[jira] Commented: (HADOOP-2095) Reducer failed due to Out ofMemory

Arun C Murthy (JIRA) Fri, 25 Apr 2008 16:49:36 -0700

    [ 
https://issues.apache.org/jira/browse/HADOOP-2095?page=com.atlassian.jira.plugin.system.issuetabpanels:comment-tabpanel&focusedCommentId=12592530#action_12592530
 ]


Arun C Murthy commented on HADOOP-2095:
---------------------------------------

+1 for Eric's proposal.

A minor refinement to discuss:

3) If ram is not full
c) initiate the merge with the in-memory compressed files which fit the quota; 
continue downloading the compressed splits and stuff the compressed split as-is 
in the InMemoryFileSystem (on ram).

The next pass of the merge will pick it up and run with it.

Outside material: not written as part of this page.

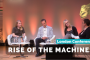 Rise of the Machines – Voice, AI and Beyond | RTS London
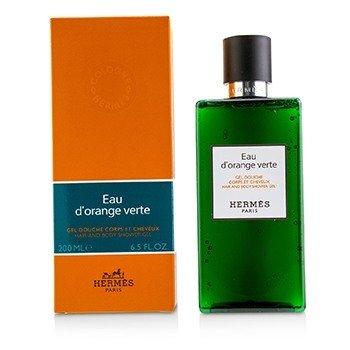 爱马仕  D'Orange Verte Hair And Body Shower Gel  200ml/6.5oz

It has the 
advantage of saving ram and keeping the merge-code simple: each split is either 
compressed (compression enabled) or not (compression disabled).

Thoughts?

> Reducer failed due to Out ofMemory
> ----------------------------------
>
>                 Key: HADOOP-2095
>                 URL: https://issues.apache.org/jira/browse/HADOOP-2095
>             Project: Hadoop Core
>          Issue Type: Bug
>          Components: mapred
>    Affects Versions: 0.15.0
>            Reporter: Runping Qi
>            Assignee: Arun C Murthy
>         Attachments: HADOOP-2095_CompressedBytesWithCodecPool.patch, 
> HADOOP-2095_debug.patch
>
>
> One of the reducers of my job failed with the following exceptions.
> The failure caused the whole job fail eventually.
> Java heapsize was 768MB and sort.io.mb was 140.
> 2007-10-23 19:24:06,100 WARN org.apache.hadoop.mapred.ReduceTask: 
> task_200710231912_0001_r_000020_2 Intermediate Merge of the inmemory files 
> threw an exception: java.lang.OutOfMemoryError: Java heap space
>       at 
> org.apache.hadoop.io.compress.DecompressorStream.(DecompressorStream.java:43)
>       at 
> org.apache.hadoop.io.compress.DefaultCodec.createInputStream(DefaultCodec.java:71)
>       at org.apache.hadoop.io.SequenceFile$Reader.init(SequenceFile.java:1345)
>       at org.apache.hadoop.io.SequenceFile$Reader.(SequenceFile.java:1231)
>       at org.apache.hadoop.io.SequenceFile$Reader.(SequenceFile.java:1154)
>       at 
> org.apache.hadoop.io.SequenceFile$Sorter$SegmentDescriptor.nextRawKey(SequenceFile.java:2726)
>       at 
> org.apache.hadoop.io.SequenceFile$Sorter$MergeQueue.merge(SequenceFile.java:2543)
>       at 
> org.apache.hadoop.io.SequenceFile$Sorter.merge(SequenceFile.java:2297)
>       at 
> org.apache.hadoop.mapred.ReduceTask$ReduceCopier$InMemFSMergeThread.run(ReduceTask.java:1311)
> 2007-10-23 19:24:06,102 INFO org.apache.hadoop.mapred.ReduceTask: 
> task_200710231912_0001_r_000020_2 done copying 
> task_200710231912_0001_m_001428_0 output .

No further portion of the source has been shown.